The area of a leaf (also called leaf area, LA) is the most common metric for leaf size and is defined as the one-sided or projected area of an individual leaf, expressed in mm2 (see Section 3.1). Interspecific variation in LA has been variously related to climatic variation, geology, altitude and latitude, where heat stress, cold stress, drought stress, nutrient stress and high-radiation stress all tend to select for relatively small leaves. Within climatic zones, variation in the LA may also be linked to allometric factors (plant size, twig size, anatomy and architecture, leaf number, number of lateral buds produced) and ecological strategy with respect to environmental nutrient stress and disturbances, and phylogenetic factors can also play an important role.

What and how to collect?

For the leaf-collecting protocol, see under Section 3.1. LA is rather variable within plants and we recommend collecting a large number of replicates (i.e. close to the higher end of the number of replicates recommended in Appendix 1). For storing leaves, see Section 3.1.

Measuring

Measure the individual leaf lamina for species with simple leaves. For compound-leaved species, either the leaflet area or the whole LA can be measured, and the appropriate decision depends on the research question at hand. For the heat balance, the leaflet area is important, which is functionally analogous to a simple leaf. When analysing total light capture, the whole leaf should be measured. Ideally, determine for compound-leaved species both the leaflet area and whole LA, because this allows one to address more questions and to compare the results with other studies. Measure the laminae with or without petiole and rachis, according to the objectives of your study (see Section 3.1), and always report this in your publication. Note that this whole LA may be different from the area used to determine SLA.

Special cases or extras

(1) Leafless plants. Because leaflessness is an important functional trait, record LA as zero for leafless species (not as a missing value). However, be aware that these zeros may need to be excluded from certain data analyses. Alternatively, sample leaf analogues (see Succulent and leafless plants in Section 3.1).

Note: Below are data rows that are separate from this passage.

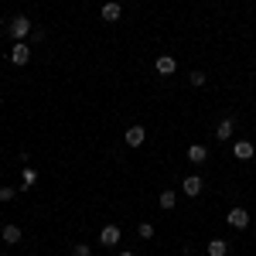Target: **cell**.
I'll list each match as a JSON object with an SVG mask.
<instances>
[{
	"instance_id": "cell-1",
	"label": "cell",
	"mask_w": 256,
	"mask_h": 256,
	"mask_svg": "<svg viewBox=\"0 0 256 256\" xmlns=\"http://www.w3.org/2000/svg\"><path fill=\"white\" fill-rule=\"evenodd\" d=\"M31 31H34V28H31V20L28 18H14L10 20V38H28V34H31Z\"/></svg>"
},
{
	"instance_id": "cell-2",
	"label": "cell",
	"mask_w": 256,
	"mask_h": 256,
	"mask_svg": "<svg viewBox=\"0 0 256 256\" xmlns=\"http://www.w3.org/2000/svg\"><path fill=\"white\" fill-rule=\"evenodd\" d=\"M10 62H14V65H28V62H31V48H28L24 41H14V48H10Z\"/></svg>"
},
{
	"instance_id": "cell-3",
	"label": "cell",
	"mask_w": 256,
	"mask_h": 256,
	"mask_svg": "<svg viewBox=\"0 0 256 256\" xmlns=\"http://www.w3.org/2000/svg\"><path fill=\"white\" fill-rule=\"evenodd\" d=\"M229 226H232V229H246V226H250V212H246V208H229Z\"/></svg>"
},
{
	"instance_id": "cell-4",
	"label": "cell",
	"mask_w": 256,
	"mask_h": 256,
	"mask_svg": "<svg viewBox=\"0 0 256 256\" xmlns=\"http://www.w3.org/2000/svg\"><path fill=\"white\" fill-rule=\"evenodd\" d=\"M253 154H256V147L250 144V140H239L236 147H232V158H236V160H250Z\"/></svg>"
},
{
	"instance_id": "cell-5",
	"label": "cell",
	"mask_w": 256,
	"mask_h": 256,
	"mask_svg": "<svg viewBox=\"0 0 256 256\" xmlns=\"http://www.w3.org/2000/svg\"><path fill=\"white\" fill-rule=\"evenodd\" d=\"M99 242H102V246H116V242H120V226H102Z\"/></svg>"
},
{
	"instance_id": "cell-6",
	"label": "cell",
	"mask_w": 256,
	"mask_h": 256,
	"mask_svg": "<svg viewBox=\"0 0 256 256\" xmlns=\"http://www.w3.org/2000/svg\"><path fill=\"white\" fill-rule=\"evenodd\" d=\"M144 140H147V130H144L140 123H134V126L126 130V144H130V147H140Z\"/></svg>"
},
{
	"instance_id": "cell-7",
	"label": "cell",
	"mask_w": 256,
	"mask_h": 256,
	"mask_svg": "<svg viewBox=\"0 0 256 256\" xmlns=\"http://www.w3.org/2000/svg\"><path fill=\"white\" fill-rule=\"evenodd\" d=\"M181 188H184V195H202V178L198 174H192V178H184V181H181Z\"/></svg>"
},
{
	"instance_id": "cell-8",
	"label": "cell",
	"mask_w": 256,
	"mask_h": 256,
	"mask_svg": "<svg viewBox=\"0 0 256 256\" xmlns=\"http://www.w3.org/2000/svg\"><path fill=\"white\" fill-rule=\"evenodd\" d=\"M174 68H178V62L171 55H160L158 58V76H174Z\"/></svg>"
},
{
	"instance_id": "cell-9",
	"label": "cell",
	"mask_w": 256,
	"mask_h": 256,
	"mask_svg": "<svg viewBox=\"0 0 256 256\" xmlns=\"http://www.w3.org/2000/svg\"><path fill=\"white\" fill-rule=\"evenodd\" d=\"M188 160H192V164H205V160H208V150H205L202 144H195V147H188Z\"/></svg>"
},
{
	"instance_id": "cell-10",
	"label": "cell",
	"mask_w": 256,
	"mask_h": 256,
	"mask_svg": "<svg viewBox=\"0 0 256 256\" xmlns=\"http://www.w3.org/2000/svg\"><path fill=\"white\" fill-rule=\"evenodd\" d=\"M232 130H236V123H232V120H222V123L216 126V140H229Z\"/></svg>"
},
{
	"instance_id": "cell-11",
	"label": "cell",
	"mask_w": 256,
	"mask_h": 256,
	"mask_svg": "<svg viewBox=\"0 0 256 256\" xmlns=\"http://www.w3.org/2000/svg\"><path fill=\"white\" fill-rule=\"evenodd\" d=\"M0 239H4L7 246H14V242H20V229H18V226H4V232H0Z\"/></svg>"
},
{
	"instance_id": "cell-12",
	"label": "cell",
	"mask_w": 256,
	"mask_h": 256,
	"mask_svg": "<svg viewBox=\"0 0 256 256\" xmlns=\"http://www.w3.org/2000/svg\"><path fill=\"white\" fill-rule=\"evenodd\" d=\"M120 14H123V10H120V4H116V0L102 7V20H110V24H113V20H120Z\"/></svg>"
},
{
	"instance_id": "cell-13",
	"label": "cell",
	"mask_w": 256,
	"mask_h": 256,
	"mask_svg": "<svg viewBox=\"0 0 256 256\" xmlns=\"http://www.w3.org/2000/svg\"><path fill=\"white\" fill-rule=\"evenodd\" d=\"M229 253V242H226V239H212V242H208V256H226Z\"/></svg>"
},
{
	"instance_id": "cell-14",
	"label": "cell",
	"mask_w": 256,
	"mask_h": 256,
	"mask_svg": "<svg viewBox=\"0 0 256 256\" xmlns=\"http://www.w3.org/2000/svg\"><path fill=\"white\" fill-rule=\"evenodd\" d=\"M137 236L140 239H154V226H150V222H140V226H137Z\"/></svg>"
},
{
	"instance_id": "cell-15",
	"label": "cell",
	"mask_w": 256,
	"mask_h": 256,
	"mask_svg": "<svg viewBox=\"0 0 256 256\" xmlns=\"http://www.w3.org/2000/svg\"><path fill=\"white\" fill-rule=\"evenodd\" d=\"M160 208H174V192H160Z\"/></svg>"
},
{
	"instance_id": "cell-16",
	"label": "cell",
	"mask_w": 256,
	"mask_h": 256,
	"mask_svg": "<svg viewBox=\"0 0 256 256\" xmlns=\"http://www.w3.org/2000/svg\"><path fill=\"white\" fill-rule=\"evenodd\" d=\"M188 82H192V86H205V76H202V72H192Z\"/></svg>"
},
{
	"instance_id": "cell-17",
	"label": "cell",
	"mask_w": 256,
	"mask_h": 256,
	"mask_svg": "<svg viewBox=\"0 0 256 256\" xmlns=\"http://www.w3.org/2000/svg\"><path fill=\"white\" fill-rule=\"evenodd\" d=\"M18 195V192H14V188H0V202H10V198Z\"/></svg>"
},
{
	"instance_id": "cell-18",
	"label": "cell",
	"mask_w": 256,
	"mask_h": 256,
	"mask_svg": "<svg viewBox=\"0 0 256 256\" xmlns=\"http://www.w3.org/2000/svg\"><path fill=\"white\" fill-rule=\"evenodd\" d=\"M72 253H76V256H89V246H82V242H79V246H76Z\"/></svg>"
},
{
	"instance_id": "cell-19",
	"label": "cell",
	"mask_w": 256,
	"mask_h": 256,
	"mask_svg": "<svg viewBox=\"0 0 256 256\" xmlns=\"http://www.w3.org/2000/svg\"><path fill=\"white\" fill-rule=\"evenodd\" d=\"M120 256H137V253H130V250H126V253H120Z\"/></svg>"
}]
</instances>
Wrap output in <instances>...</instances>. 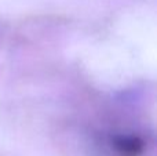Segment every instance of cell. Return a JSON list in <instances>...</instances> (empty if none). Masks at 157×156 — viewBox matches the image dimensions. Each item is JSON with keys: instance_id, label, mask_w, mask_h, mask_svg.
Returning <instances> with one entry per match:
<instances>
[{"instance_id": "1", "label": "cell", "mask_w": 157, "mask_h": 156, "mask_svg": "<svg viewBox=\"0 0 157 156\" xmlns=\"http://www.w3.org/2000/svg\"><path fill=\"white\" fill-rule=\"evenodd\" d=\"M113 144L121 156H139L144 149V142L138 137H116Z\"/></svg>"}]
</instances>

(2) Heterophyllous plants. See Section 3.1.

(3) Ferns. See Section 3.1.

(4) Leaf width. This is measured as the maximum diameter of an imaginary circle that can be fitted anywhere within a leaf, and is an additional trait of ecological interest related to leaf size. Narrow leaves, or divided leaves with narrow lobes, tend to have a smaller boundary layer and a more effective heat loss than do broad leaves with the same area. This is considered adaptive in warm, sun-exposed environments. There is also emerging evidence that leaf width contributes more positively than does the area of the whole leaf to the expression of canopy dominance.

(5) Leaf number per node. Leaf size is a compromise between functional and resource-use efficiency. Plants are modular in construction and, as a result, these functions can be partially uncoupled. Species with alternate, opposite and whorled leaves frequently co-exist and leaf dry mass or area multiplied by the number of leaves per node provides additionally a crude estimate of the size of each growth module. This may in extreme cases be 10 times the value of a single leaf.

References on theory, significance and large datasets: Raunkiaer (1934); Parkhurst and Loucks (1972); Givnish (1987); Cornelissen (1999); Ackerly et al. (2002); Westoby et al. (2002); Milla and Reich (2007); Niinemets et al. (2007); Niklas et al. (2007); Poorter and Rozendaal (2008); Royer et al. (2008).

More on methods: see references in More on methods of Section 3.1.